As I am the one who does most of our
OpenCms projects I am also the one who has to deploy new versions to our internal
Nexus repository so we can easily use the libraries from
Maven.
The guys developing OpenCms use Ant for their builds so there is no official Maven repository available.
Most of the time I added only the dependencies that are really necessary on compile time because creating a Maven POM by hand is quite cumbersome, not to mention the deployment of all the dependencies (either uploading to Nexus or deploying using Maven). One of those time consuming tasks that needs some automation.
I chose
Groovy for implementing a little helper script because it is really good at dealing with XML and it's always good to learn some new techniques. I already got some experience in modifying existing scripts but did not use it for creating something from scratch.
The script basically just reads a folder with jars and creates a pom for the whole project as well as a script for deploying all additional artifacts using Maven. Creating the files currently involves two steps:
- A properties file is created from the information that is guessed from the filename of the jars. As jars are often not named consistent this will not succeed for all jars. So you have to review the file and change some group names, artifactIds and versions (another step that could be automated, e.g. by querying a Nexus instance, but let's save some work for the future ;) ). Another properties file holds project and deployment information like project groupId and artifactId and the server to deploy to.
- The properties files are read again by another script and the project pom as well as the deployment script is generated.
Of course you also have to review the deployment script because you don't want to deploy any artifacts that are already available. A good way to find out which artifacts are missing is to call something like {{{mvn compile}}} on the generated pom.
I uploaded the
(uncommented) scripts and helper classes, maybe it's useful for somebody.
I guess there are far better solutions to creating maven projects from existing libraries, I am looking forward to hearing about them.

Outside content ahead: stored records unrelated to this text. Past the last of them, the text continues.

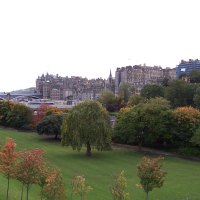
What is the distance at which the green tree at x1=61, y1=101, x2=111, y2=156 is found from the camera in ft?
166

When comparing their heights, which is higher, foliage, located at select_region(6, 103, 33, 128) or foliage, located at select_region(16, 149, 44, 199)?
foliage, located at select_region(16, 149, 44, 199)

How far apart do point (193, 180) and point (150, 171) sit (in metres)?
15.2

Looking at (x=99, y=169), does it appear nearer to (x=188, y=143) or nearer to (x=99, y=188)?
(x=99, y=188)

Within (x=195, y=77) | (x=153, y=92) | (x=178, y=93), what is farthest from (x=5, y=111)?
(x=195, y=77)

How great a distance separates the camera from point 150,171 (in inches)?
1003

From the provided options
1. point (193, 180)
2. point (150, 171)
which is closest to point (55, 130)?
point (193, 180)

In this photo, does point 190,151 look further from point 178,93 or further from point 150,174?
point 178,93

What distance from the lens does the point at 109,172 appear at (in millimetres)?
41625

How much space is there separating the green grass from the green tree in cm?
164

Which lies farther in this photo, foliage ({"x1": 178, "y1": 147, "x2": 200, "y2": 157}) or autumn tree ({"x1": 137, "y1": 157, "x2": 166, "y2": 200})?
foliage ({"x1": 178, "y1": 147, "x2": 200, "y2": 157})

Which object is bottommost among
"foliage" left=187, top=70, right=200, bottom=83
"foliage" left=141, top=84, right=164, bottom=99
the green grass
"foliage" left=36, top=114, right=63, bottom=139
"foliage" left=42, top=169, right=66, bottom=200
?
the green grass

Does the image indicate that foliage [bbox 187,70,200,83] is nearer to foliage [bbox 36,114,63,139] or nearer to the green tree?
foliage [bbox 36,114,63,139]

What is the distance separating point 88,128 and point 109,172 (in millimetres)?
9992

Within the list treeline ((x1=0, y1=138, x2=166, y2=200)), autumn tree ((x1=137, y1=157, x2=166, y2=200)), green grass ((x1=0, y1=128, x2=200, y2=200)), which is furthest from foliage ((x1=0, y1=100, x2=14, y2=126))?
autumn tree ((x1=137, y1=157, x2=166, y2=200))
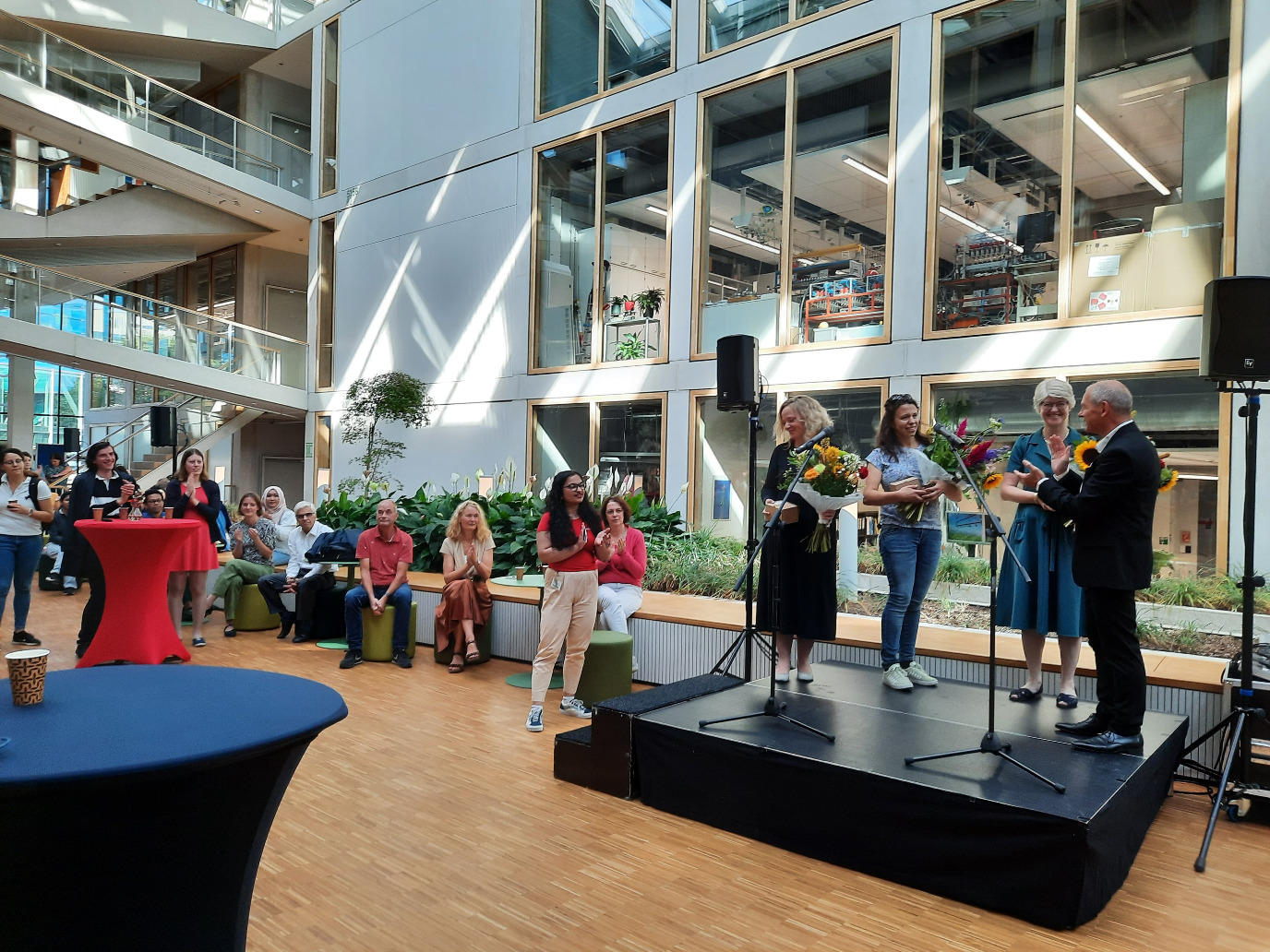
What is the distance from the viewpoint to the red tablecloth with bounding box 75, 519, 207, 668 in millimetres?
5828

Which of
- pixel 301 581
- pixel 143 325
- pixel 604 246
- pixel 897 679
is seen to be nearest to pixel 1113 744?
pixel 897 679

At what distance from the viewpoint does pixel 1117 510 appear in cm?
351

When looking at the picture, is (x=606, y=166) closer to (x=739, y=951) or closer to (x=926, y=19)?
(x=926, y=19)

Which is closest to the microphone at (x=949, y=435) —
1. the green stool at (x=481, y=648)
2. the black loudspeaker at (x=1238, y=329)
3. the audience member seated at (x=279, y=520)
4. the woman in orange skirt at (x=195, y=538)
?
the black loudspeaker at (x=1238, y=329)

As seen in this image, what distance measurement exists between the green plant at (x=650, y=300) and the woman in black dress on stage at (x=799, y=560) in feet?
21.5

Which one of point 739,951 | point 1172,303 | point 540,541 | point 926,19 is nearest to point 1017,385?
point 1172,303

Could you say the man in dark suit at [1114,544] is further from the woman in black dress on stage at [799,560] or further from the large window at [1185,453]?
the large window at [1185,453]

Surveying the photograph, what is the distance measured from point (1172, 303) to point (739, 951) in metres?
6.96

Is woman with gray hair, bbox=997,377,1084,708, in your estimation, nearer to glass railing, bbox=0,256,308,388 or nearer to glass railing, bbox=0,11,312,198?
glass railing, bbox=0,256,308,388

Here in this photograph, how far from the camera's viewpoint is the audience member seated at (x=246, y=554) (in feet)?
27.6

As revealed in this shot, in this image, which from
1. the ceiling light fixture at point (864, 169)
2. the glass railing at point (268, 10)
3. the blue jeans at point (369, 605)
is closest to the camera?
the blue jeans at point (369, 605)

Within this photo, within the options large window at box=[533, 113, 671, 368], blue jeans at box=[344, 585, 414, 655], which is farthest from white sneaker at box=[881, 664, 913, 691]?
large window at box=[533, 113, 671, 368]

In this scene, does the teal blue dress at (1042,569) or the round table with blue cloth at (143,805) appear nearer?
the round table with blue cloth at (143,805)

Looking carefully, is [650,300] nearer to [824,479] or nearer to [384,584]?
[384,584]
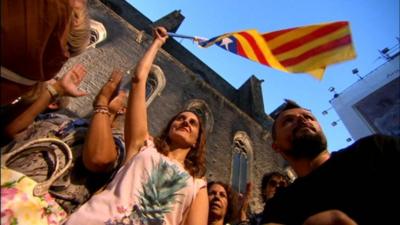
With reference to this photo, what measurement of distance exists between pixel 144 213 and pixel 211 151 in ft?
25.8

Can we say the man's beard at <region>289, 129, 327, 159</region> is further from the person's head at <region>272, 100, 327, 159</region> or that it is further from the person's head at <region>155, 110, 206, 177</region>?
the person's head at <region>155, 110, 206, 177</region>

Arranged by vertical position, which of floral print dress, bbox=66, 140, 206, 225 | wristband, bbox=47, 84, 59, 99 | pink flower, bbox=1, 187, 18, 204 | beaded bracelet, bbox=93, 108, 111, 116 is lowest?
pink flower, bbox=1, 187, 18, 204

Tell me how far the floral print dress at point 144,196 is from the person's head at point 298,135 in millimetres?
811

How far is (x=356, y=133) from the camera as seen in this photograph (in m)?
9.25

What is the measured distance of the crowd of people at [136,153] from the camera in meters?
1.41

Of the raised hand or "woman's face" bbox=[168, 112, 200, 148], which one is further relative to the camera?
the raised hand

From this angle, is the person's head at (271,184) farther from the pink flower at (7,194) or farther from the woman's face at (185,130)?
the pink flower at (7,194)

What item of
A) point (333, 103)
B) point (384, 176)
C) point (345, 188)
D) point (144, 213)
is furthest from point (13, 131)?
point (333, 103)

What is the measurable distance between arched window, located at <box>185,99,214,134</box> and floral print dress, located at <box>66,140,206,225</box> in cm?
805

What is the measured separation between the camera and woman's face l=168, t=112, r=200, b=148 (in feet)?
8.04

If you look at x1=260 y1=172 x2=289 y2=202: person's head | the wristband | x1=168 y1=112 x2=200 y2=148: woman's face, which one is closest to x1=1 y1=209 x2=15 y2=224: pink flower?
the wristband

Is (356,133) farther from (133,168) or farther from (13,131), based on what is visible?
(13,131)

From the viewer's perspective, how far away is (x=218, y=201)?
328cm

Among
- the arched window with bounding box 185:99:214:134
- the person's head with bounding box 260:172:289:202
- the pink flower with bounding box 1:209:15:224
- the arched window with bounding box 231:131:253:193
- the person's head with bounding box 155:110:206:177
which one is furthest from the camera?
the arched window with bounding box 185:99:214:134
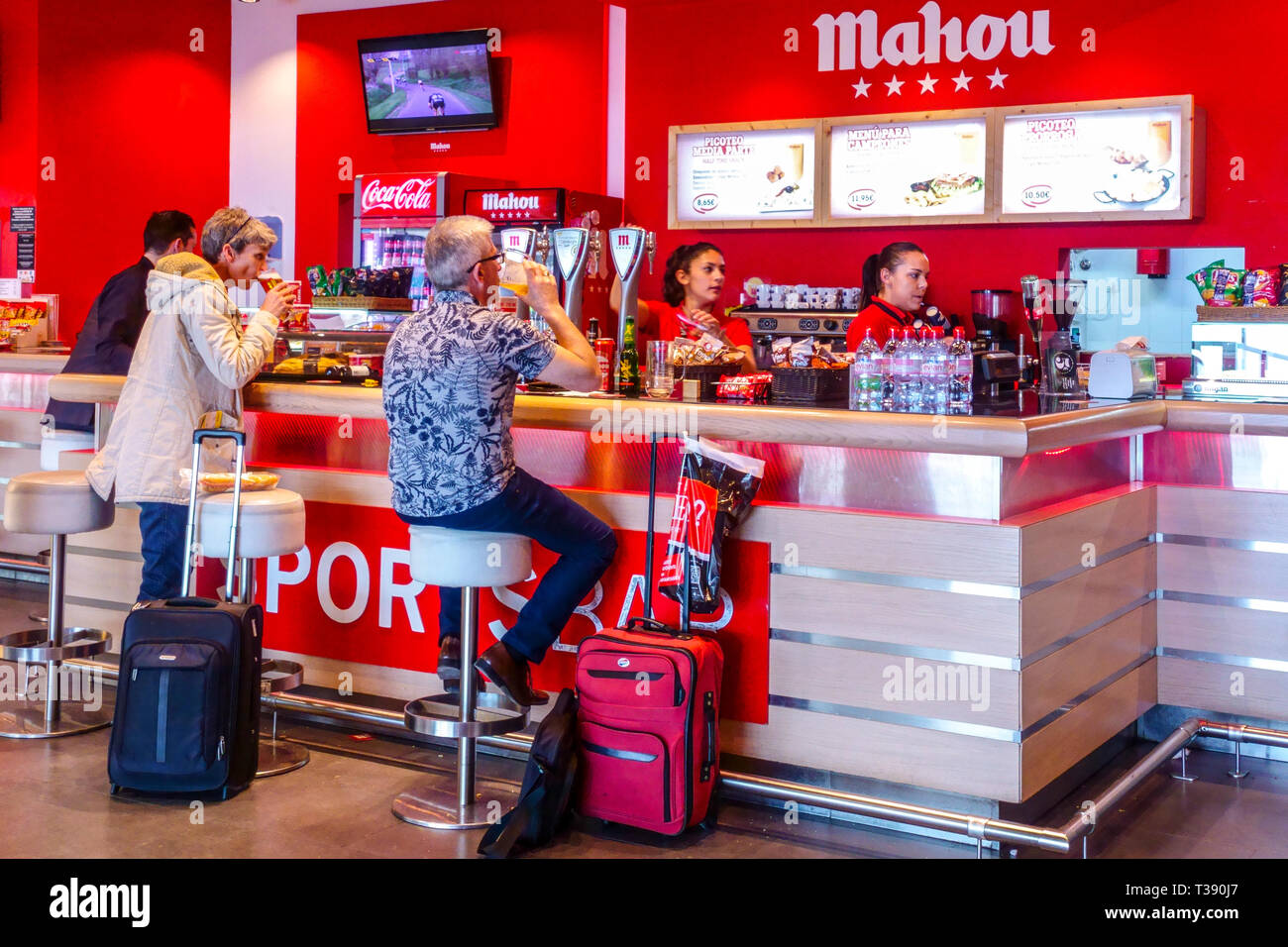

The XML manipulation features of Groovy are really nice. When writing XML you append your node structure to a builder object and it creates the markup for you. You always stay very close to the format you intend to output. E.g. this is the code to create the XML for a pom file:
def writer = new StringWriter();
def xmlBuilder = new MarkupBuilder(writer);
xmlBuilder.project('xmlns' : 'http://maven.apache.org/POM/4.0.0',
'xmlns:xsi' : 'http://www.w3.org/2001/XMLSchema-instance',
'xsi:schemaLocation' : 'http://maven.apache.org/POM/4.0.0 http://maven.apache.org/maven-v4_0_0.xsd') {
modelVersion('4.0.0')
groupId(project.group)
artifactId(project.artifact)
packaging('jar')
version(project.version)
name(project.artifact)
dependencies() {
dependencies.each() { dep ->
dependency {
groupId(dep.group)
artifactId(dep.artifact)
version(dep.version)
}
}
}
}
You are looking at this code and immediately can imagine the structure of the resulting XML. I like it!
Also, file manipulation is really nice. No need to do any resource cleanup. This code is responsible for writing the created pom file:
new File(dir + "pom.xml").withWriter() { out ->
out.println(projectPom.toString());
}
Some drawbacks I noticed when doing scripting like this:
- I tend to get sloppy while coding. Not adding semicolons to the end of lines, doing too many things in one class/script, ...
- Code completion in Netbeans is horrible if you are used to Java standards, but I guess that is just very hard to implement
- You have to compile manually, at least in Netbeans. If you are changing a Groovy class that is used by a script you have to remember to do a build because when running the script Netbeans will not compile it for you.
- A lot of coding errors are only discovered on runtime. E.g. using the wrong name for properties or calling a constructor that doesn't exist
I still can't imagine using a dynamic language on production code. Of course the deployment time tends to be shorter but still you have to execute the code to see if it is really correct. I doubt that writing tests could compensate for the lack of static type checking but probably this needs a shift of the mindset.